Yeshua endereza su espalda con gran dificultad. Le duelen los huesos que le han desplazado la espalda sobre la pared húmeda y fría. ¿Y si esa voz –piensa- no es otra que la que lo tentó en el desierto? ¿Y si no es solo él quien alucina? Los levitas ganan, Caifás gana. La maldad gana. ¿Qué lección daré a los poderosos si ellos tienen poder para crucificarme? Se resuelve a imaginar otra lógica, una lógica divina, que prevalezca sobre los tiempos. Se imagina que Él lo envía, soldado noble y bondadoso, para demostrarle al mundo dónde está la maldad. De ser así, se pregunta, por qué a él. Por qué el dolor. Por qué el flagrum y el encierro. Por qué tienen que dolerle las heridas si él logró mitigar las de toda una multitud. “Si salvaste a tantos, sálvate a ti mismo”, le decían unas horas atrás. Y tienen razón. No habría sufrimiento en el mundo que él predicaba. Nadie sería pobre porque nadie sería rico. Los levitas ya no reclamarían su parte en el sacrificio de los corderos. Nadie cambiaría monedas romanas por siclos judíos a las puertas del Templo.

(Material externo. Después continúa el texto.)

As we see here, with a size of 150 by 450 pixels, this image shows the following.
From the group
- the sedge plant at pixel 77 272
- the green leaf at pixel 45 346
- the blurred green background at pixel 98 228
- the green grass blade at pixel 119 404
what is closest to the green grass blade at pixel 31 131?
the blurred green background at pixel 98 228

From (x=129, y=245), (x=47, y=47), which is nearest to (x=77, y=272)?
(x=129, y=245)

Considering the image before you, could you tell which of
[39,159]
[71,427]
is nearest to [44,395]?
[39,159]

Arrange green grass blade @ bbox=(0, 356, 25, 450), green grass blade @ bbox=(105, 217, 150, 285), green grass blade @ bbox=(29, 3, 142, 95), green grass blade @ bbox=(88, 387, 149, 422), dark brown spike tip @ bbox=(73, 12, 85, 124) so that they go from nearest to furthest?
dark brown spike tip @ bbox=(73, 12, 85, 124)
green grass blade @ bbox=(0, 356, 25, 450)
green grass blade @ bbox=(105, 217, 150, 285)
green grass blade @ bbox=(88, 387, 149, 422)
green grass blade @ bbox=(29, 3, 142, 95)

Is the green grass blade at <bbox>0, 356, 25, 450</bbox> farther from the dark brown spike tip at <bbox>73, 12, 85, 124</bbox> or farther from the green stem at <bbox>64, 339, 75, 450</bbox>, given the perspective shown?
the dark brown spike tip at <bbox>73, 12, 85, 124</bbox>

Yeshua sabe que los caminos se cierran hacia la cruz. Pilatos evitará cualquier revuelta. Su carta mayor para el orden es el Sanedrín, ese colegio de jueces vetustos anquilosados en la hipocresía de sus interpretaciones miserables sobre la ley de Dios con la que justifican privilegios. Y esta vez el Sanedrín pide la muerte de quien consideran la fuente de todos los males. Pilatos no entiende, pero tampoco le importa. Su interés radica en que no viajen malas noticias a Roma. Al recostarse para que laven sus pies, piensa que al peregrino se los lavaron con aceite de nardos. Se pregunta si verdaderamente dice la verdad al proclamarse rey.

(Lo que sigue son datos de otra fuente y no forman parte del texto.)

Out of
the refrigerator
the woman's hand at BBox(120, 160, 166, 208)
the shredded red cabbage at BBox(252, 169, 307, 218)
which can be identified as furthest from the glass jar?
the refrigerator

Yeshua recuerda a esa misma turbamulta aclamándolo en su entrada a la Ciudad Sagrada, triunfante y flaco de las precariedades del desierto. Se pregunta y calla. En tres días cambiaron de opinión. Su revolución de amor se aplastó en los murmullos de los infamadores contratados. Hicieron fábula de dichos que nunca dijo y de acciones que nunca ejecutó. Tergiversaron sus prédicas. Los esenios prefirieron la paz, no intervinieron por la simple filosofía de que el devenir traerá justicia en el fin de los tiempos. Los zelotes observaron expectantes la conveniencia de los acontecimientos para su causa, pero al tiempo descubrieron que su sacrificio o su liberación lo mismo daban. Hubo de encerrarse en su pequeño grupo, los que habían probado con él los mismos rigores de la carencia. Pero las murallas de Jerusalén apretaban.

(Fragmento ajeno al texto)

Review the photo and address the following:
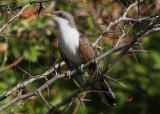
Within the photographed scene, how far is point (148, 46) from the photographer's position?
654 cm

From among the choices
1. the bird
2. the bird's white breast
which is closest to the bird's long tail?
→ the bird

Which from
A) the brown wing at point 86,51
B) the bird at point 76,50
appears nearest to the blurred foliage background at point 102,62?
the bird at point 76,50

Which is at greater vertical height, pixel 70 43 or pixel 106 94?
pixel 70 43

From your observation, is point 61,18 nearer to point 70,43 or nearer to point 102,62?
point 70,43

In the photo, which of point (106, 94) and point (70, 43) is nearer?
point (106, 94)

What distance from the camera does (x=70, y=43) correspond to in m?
4.22

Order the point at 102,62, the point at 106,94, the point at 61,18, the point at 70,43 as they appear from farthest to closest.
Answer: the point at 102,62 < the point at 61,18 < the point at 70,43 < the point at 106,94

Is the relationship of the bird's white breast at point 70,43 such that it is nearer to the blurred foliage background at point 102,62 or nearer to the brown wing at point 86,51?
the brown wing at point 86,51

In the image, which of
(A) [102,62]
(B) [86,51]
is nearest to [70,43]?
(B) [86,51]

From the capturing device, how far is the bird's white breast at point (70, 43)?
4.23 meters

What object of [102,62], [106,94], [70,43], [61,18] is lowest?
[102,62]

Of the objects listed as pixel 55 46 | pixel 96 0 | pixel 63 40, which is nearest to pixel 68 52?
pixel 63 40

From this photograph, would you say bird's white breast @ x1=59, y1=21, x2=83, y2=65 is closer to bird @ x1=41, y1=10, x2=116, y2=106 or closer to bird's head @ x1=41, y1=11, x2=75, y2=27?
bird @ x1=41, y1=10, x2=116, y2=106

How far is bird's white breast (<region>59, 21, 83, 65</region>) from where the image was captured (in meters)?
4.23
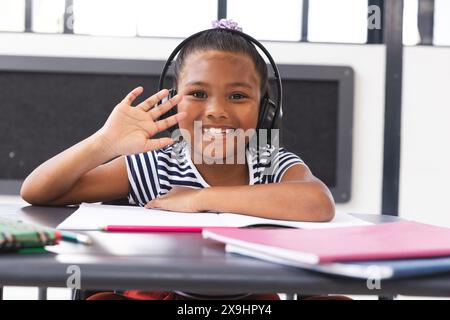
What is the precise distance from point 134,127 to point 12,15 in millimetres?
1849

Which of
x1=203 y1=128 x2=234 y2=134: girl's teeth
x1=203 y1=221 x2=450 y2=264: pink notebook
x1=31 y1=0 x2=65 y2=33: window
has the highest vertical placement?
x1=31 y1=0 x2=65 y2=33: window

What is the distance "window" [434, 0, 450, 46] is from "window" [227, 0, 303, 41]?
59 cm

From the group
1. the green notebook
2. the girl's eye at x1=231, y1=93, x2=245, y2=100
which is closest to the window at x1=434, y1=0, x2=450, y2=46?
the girl's eye at x1=231, y1=93, x2=245, y2=100

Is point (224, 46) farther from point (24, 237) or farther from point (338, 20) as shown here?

No buscan justicia, piensa Yeshua. Venganza, en todo caso. Por eso de la mujer de Liezer, del mercado de granos. El hombre se había manifestado en la desgracia del cornudo, de forma tan vehemente que nadie pudo dejar de notar que no había lugar a otra cosa que la lapidación. Los fariseos se interesaron por el caso con la intención moralizante de poner en ridículo al predicante de los desterrados del mundo, ese mugriento que expone ante los simples las Sagradas Escrituras que solo ellos deberían interpretar. Querían ponerlo a prueba luego de que este los cuestionara en todas sus acciones. Lo habían llevado con los infamadores para sacarlo de sus cabales. Pretendían sensibilizarlo y ponerlo en contra de las escrituras que él defendía; hacerlo caer de bruces ante la realidad de sus sometidos, precisamente ante una pecadora yacente enterradas sus piernas y atadas las manos a sus espaldas. Las piedras se habían juntado por montones y el primero era Liezer. Su hijo de nueve años, su hija de seis, miraban absortos los surcos de lágrimas, el pecho desnudo, los cabellos grises de tierra. Los murmullos de la calle anticiparon la llegada de Yeshua. El esposo estaba avergonzado por el lugar adonde había llegado su reclamo. No quería ser partícipe de la confrontación, pero era el principal actor de la farsa. Dos fariseos confrontaron a Jesús señalando al pobre hombre. Dicen que Yeshua le preguntó: “¿Siempre fuiste fiel a tu esposa?”. Dicen que el hombre trastabilló en una retirada vergonzosa. Sus hijos cesaron el llanto y fueron a tapar el pecho descubierto de su madre. La abrazaban y acariciaban su pelo. Los fariseos, desconcertados optaron por irse calle abajo. En un rato no quedaba nadie. Solo la vergüenza.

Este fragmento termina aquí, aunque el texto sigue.